While modifying the Threadpool\Process\MaxThreads and Threadpool\Query\MaxThreads properties can increase parallelism during querying, you must also consider the additional impact of the CoordinatorExecutionMode option. For example, if you have a four-processor server and you accept the default CoordinatorExecutionMode setting of -4, a total of 16 jobs can be executed at one time across all server operations. So if 10 queries are executed in parallel and require a total of 20 jobs, only 16 jobs can launch at a given time (assuming that no processing operations are being performed at that time). When the job threshold has been reached, subsequent jobs wait in a queue until a new job can be created. Therefore, if the number of jobs is the bottleneck to the operation, increasing the thread counts may not necessarily improve overall performance.
Scale up where possible
Use a 64-bit architecture for all large systems.

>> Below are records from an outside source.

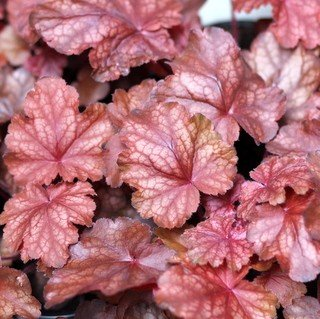 (1 Gallon Plant), Heuchera 'Amber Lady' Coral Bells, Evergreen, Soft, Velvety Amber Leaves with Silver Marbling Overlay and Rose Pink Undersides, White Flowers Highlight The Gorgeous Leaf Color.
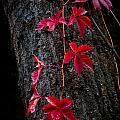 Fall Red by John Bowers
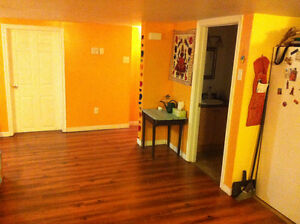 Room in 3 bedroom apartment near mun available immediately St. John's Newfoundland image 2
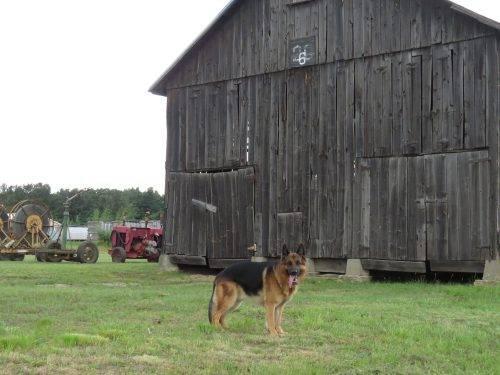 6-25-17 Farm Dog Test (17)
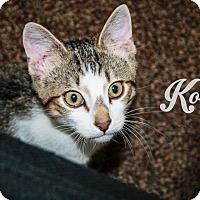 Adopt A Pet :: Kody - Bentonville, AR
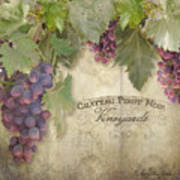 Vineyard Series - Chateau Pinot Noir Vineyards Sign Art Print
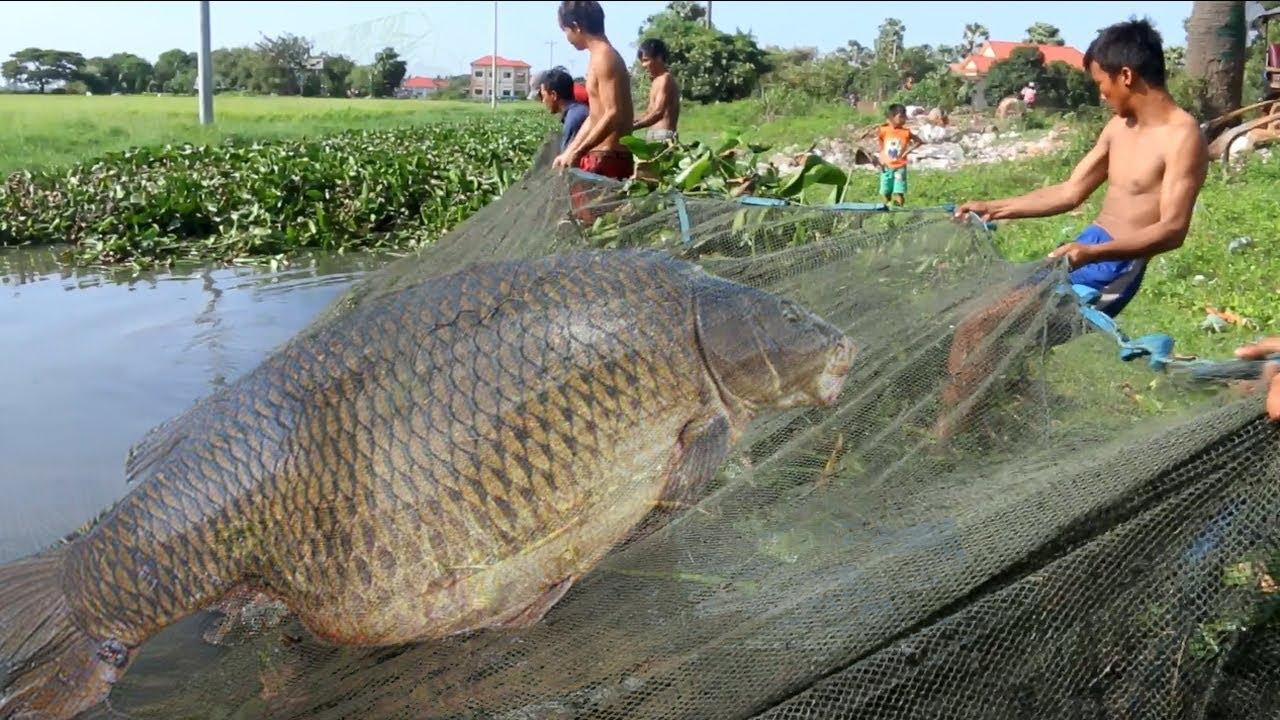 Net Fishing   People Catching a lot Fishing in Siem Reap Province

Add memory and processor resources and upgrade the disk I/O subsystem, to alleviate query performance bottlenecks on a single system.
Avoid linking dimensions or measure groups across servers and avoid remote partitions whenever possible because these solutions do not perform optimally.
Scale out when you can no longer scale up
If your performance bottleneck is processor utilization on a single system as a result of a multi-user query workload, you can increase query performance by using a cluster of Analysis Services servers to service query requests. Requests can be load balanced across two Analysis Services servers, or across a larger number of Analysis Services servers to support a large number of concurrent users (this is called a server farm). Load-balancing clusters generally scale linearly.
When using a cluster of Analysis Services servers to increase query performance, perform processing on a single processing server and then synchronize the processing and the query servers using the XMLA Synchronize statement, copy the database directory using Robocopy or some other file copy utility, or use the high-speed copy facility of SAN storage solutions.